• _Exercise set_
1. In the passage on product roles, what does company size often dictate?
2. Translate this sentence from the passage on product roles into French: "As an aside, company size often dictates release speed and development agility."
3. List every stage of product category named in the passage on product roles.

Ethical considerations: What are the ethical considerations of the product category? How comfortable are you with navigating those issues (privacy, uses of data, AI/ML, potential ill uses of the product, pricing and fairness, bias, etc.)? What is the company’s reputation for ethics?

Company size: What size of company are you interested in? Do you want to work in a company with a large product portfolio spanning many categories or in a smaller company focused on a single category?? As an aside, company size often dictates release speed and development agility.

Team size and product organizational model: What size product team are you interested in? Would you prefer a product organizational model that reports into a CPO and is separate from engineering or would you prefer a model where product and engineering report into a single executive? Would you prefer an organizational model where you have your own dedicated engineering team? Would you prefer a model where product design reports into the product organization or into the development organization??

Stage of company: What stage of product category (pre-chasm, bowling alley, tornado, main street) and stage of product (start-up, scaling, mature) would you like to work in???

• _Data extract_
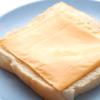 Cho 1 lát bánh mì sandwich ra đĩa, đặt phô mai lát lên trên. Cà chua rửa sạch, cắt khoanh tròn.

• _Your responses_
1. Company size often dictates release speed and development agility.

2. Soit dit en passant, la taille de l'entreprise détermine souvent la rapidité des mises en production et l'agilité du développement.

3.
- pre-chasm
- bowling alley
- tornado
- main street